- REQUIRED WORK -
1/ For each statement, (a) to (c), decide from the class reunion column below whether the column supports it. Answer yes or no and quote the words that decide it. (a) The 20th reunion was planned as a two-night event. (b) The writer attended the 10th anniversary reunion. (c) The writer paid $28 to the reunion committee.
2/ According to the class reunion column below, what two things did the reunion committee want in return?

- DOCUMENT TEXT -

· · ·

Wednesday, September 17, 2014

20th high school reunion (from 1979)


Buffalo News
Aug. 17, 1979

CLASS REUNION

A tale of adult ego in conflict with uneasy memories of adolescence. And a happy ending.

        “Dear Classmate,” the letter began. It was only the second time in my life that graduating from high school had ever put anything in the mailbox except graduation cards. The first time, it was an invitation to the 10th anniversary reunion of the Class of ’59, Fredonia High. I missed it. This one was for the 20th, coming up four months hence. It would be a two night affair – a picnic Friday and a dinner-dance Saturday. I marked the dates on the calendar. This time wild horses wouldn’t keep me away.
        In return, the reunion committee wanted two things: money and a synopsis of the last 20 years. I wrote a check for $28, which was the easy part. Not so easy was the task of cramming more than half a lifetime of misadventures into the questionnaire that came with the letter. In the end, the cross-country motorcycle trip and the rock band went into the space reserved for honors and awards. So much for honor.

· · ·

- STORED DATA -
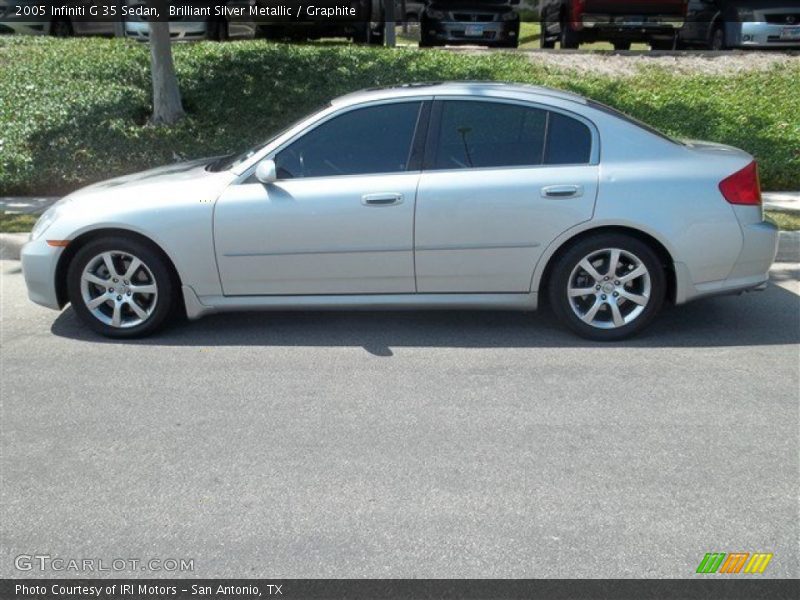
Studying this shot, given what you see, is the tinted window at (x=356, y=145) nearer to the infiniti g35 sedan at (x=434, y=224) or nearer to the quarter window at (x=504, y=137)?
the infiniti g35 sedan at (x=434, y=224)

· · ·

- ANSWERS TO THE TASKS -
1/
(a) Yes: "It would be a two night affair – a picnic Friday and a dinner-dance Saturday."
(b) No: "I missed it."
(c) Yes: "I wrote a check for $28, which was the easy part."

2/ Money and a synopsis of the last 20 years.